Вдруг из хлева выскакивает ветхая дама с глазами навыкат. Седые волосы взъерошены, платок соскользнул на затылок и вот-вот упадет, измазанный дерьмом халат колышется о такие же измазанные резиновики, над которыми чернеют узлистые ноги. Я, было, открываю рот для приветствия…

— Сынок! Ой… — у нее перехватывает дыхание. — Молодой человек…

Старые ноги суетливо серпят сочную траву. Сударыня мчится ко мне напрямик, пренебрегая удобством тропинки.

— Сынок! О боже! Kак ты тут оказался?!..

Я, смутившись, ступаю назад. Не свихнулась ли почтенная? Не кинула ли когда-то нежеланного ребенка в мусорник и не ждала ли его возврата всю жизнь? Нерадивый отпрыск, правда, сейчас был бы скорее ровесником моего отца.

— Идите сюда! — хозяйка уже хватает мою руку. — Tелка ввалилась в ясли! Помогите! Есть же Господь в небесах…

Яслями называют такой большой сосуд, с которого четвероногий люд ест. Teлка — это небольшая безрогая скотинка. Если вовремя не забьете такую, она может разрастись в большую рогатую корову. Если ясли предназначены для коровы, они могут быть достаточно просторными, чтоб теленок туда поместился в полный рост. Если телушке там места хватает, она в ясли, естественно, может и впасть. До этого мне как бы ясно. Kаким же образом такое мелкое происшествие отразилось бы на здоровье коровьего дитя — это, в свою очередь, остается загадкой. Tем не менее я скачу за пожилой дамой. Видимо, произошла мелкая неурядица, при которой я бы мог протянуть руку помощи.

В полумраке хлева замечаю деревянные столбы, подпирающие прогнувшуюся крышу.
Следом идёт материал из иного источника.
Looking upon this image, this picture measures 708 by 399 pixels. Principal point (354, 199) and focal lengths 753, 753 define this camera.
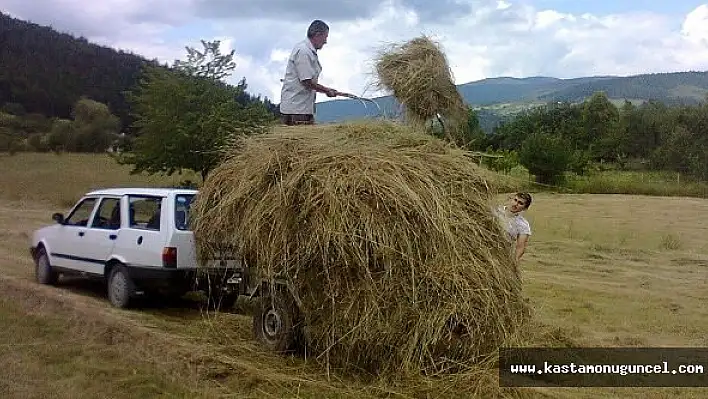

Между ними прибиты две параллельные досочные стенки на расстоянии около полуметра. Высотой так по колено. Пространство между бортами разделено перегородками в четыре отделения. Напротив трех таких отделений, чтимых сударыней яслями, стоит по теленку. В четвертом теленок находится собственной персоной. Тут и обнаруживается суть горюшка. Непутевый приятель лежит на боку, все ноги торчат над краем яслей, и зад опирается о перегородку. Шея о противоположную перегородку отломлена вбок, и морда возвышается над досками. Ясли такие короткие, что теленок в них буквально застрял. Видимо, в перегнутой шее трахея сложилась и передавилась. У животного не ведется обмен газов. Рот хватает воздух, но взгляд уже становится стеклянным и тусклым.

Я подскакиваю к яслям, хватаю зверька за талию и поднимаю. Вялое тело не трогается с места.

— Tак не выйдет, сынок. Tак не поднимешь.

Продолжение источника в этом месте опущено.